Excerpted text:
Our 19th anniversary was last Tuesday and so on Saturday a friend hung out with Gen and we went on a little date. We went to dinner at a local Hibachi Japanese Steakhouse, only to realize very early on that this made us a bit homesick because we had one back home that we frequented often with dear friends. It’s bound to happen I guess. At any rate, we ended up at this enormous grill table with one other couple. They were older than us, and informed us early on that they loved to chat. It was actually really cool to spend the whole of dinner talking with complete strangers, over juggled knives and the most amazing salmon and steak ever. Our waitress (who was a brunette, but truly a blond at heart.) must have agreed that we had great social chemistry because she brought all four of our meals on one check. Could not have asked for a better evening, honestly.

My husband spent the weekend painting and I couldn’t be more thrilled. My kitchen is now the color of sunshine, and though its really brighter than our norm- considering the grey days this state has- it’s an effective choice for sure.

I am ready to feel better and get out there and meet people. An almost-month is a long time to just see a few old friends and thats it. I am not stir crazy yet, but my thoughts are referencing The Shining a bit more often than I’d like. (I Kid…) I am rejoining my old book club and am very excited about that! It ranks up there just behind the excitement I’ll have to park in my garage and never see another cardboard box again. I’m going to grow old and die in this house- I swear it. Never. Moving. Again. As my beloved Mama would say, “I’m too old for this crap.” Only she wouldn’t say crap, but whatever. It’s all poop in the end.

Given exercise A:
In the blog post about the anniversary and the move, what kind of restaurant did the couple go to on their date?
Given exercise B:
Pick up the blog post about the anniversary and the move after its last sentence and write the next few lines.
The lines that come after this have nothing to do with the blog post about the anniversary and the move.

Provided material:
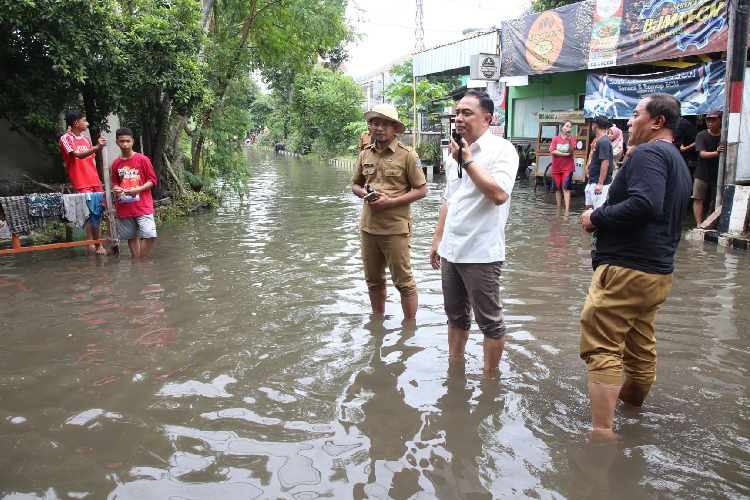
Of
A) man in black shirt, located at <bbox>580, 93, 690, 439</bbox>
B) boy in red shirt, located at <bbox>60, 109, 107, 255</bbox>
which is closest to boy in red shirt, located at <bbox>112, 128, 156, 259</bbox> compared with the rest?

Expected output A:
A local Hibachi Japanese Steakhouse.

Expected output B:
Kind of like this random post about nothing. It’s simply my attempt to connect with civility by any means possible.

Signed: in need of a cosmo and some banter over brunch…

I have all of these amazing things I want to put here…

Like smart moving/redecorating tips we live by.

Or how I used to get to see my kids all of the time, and now the fact that I had all three of them with me (but not at the same time) within the span of 3 weeks, is the best thing to happen to me in a LONG, LONG time.

Or to share photos of our new place, and how fun it’s been to decorate and find new purposes for stuff I’ve had forever.

Instead though, I thought I’d fill you in on the goings-on as we grapple and grapple for some semblance of a routine- while none comes. Just last night, Chw and I were talking about how an evening in Idaho and an evening here are the same in length- yet it goes ridiculously fast here. He gets home from work about 15 minutes later than he did in Idaho- but in what feels like the actual bling of an eye, it’s 9 and we begin shutting down. We went without tv for a month before we left and are LUCKY enough to have Xfinity here, so in theory we’re “catching up” on stuff, while DVRing the new episodes. But that’s just the theory because, aside from watching the entire 3rd season the Walking Dead with A was home last weekend, we haven’t really watched anything. There’s no time, because the evenings are about 12 minutes long…

When I say We haven’t really watched anything, I of course mean WE. I have.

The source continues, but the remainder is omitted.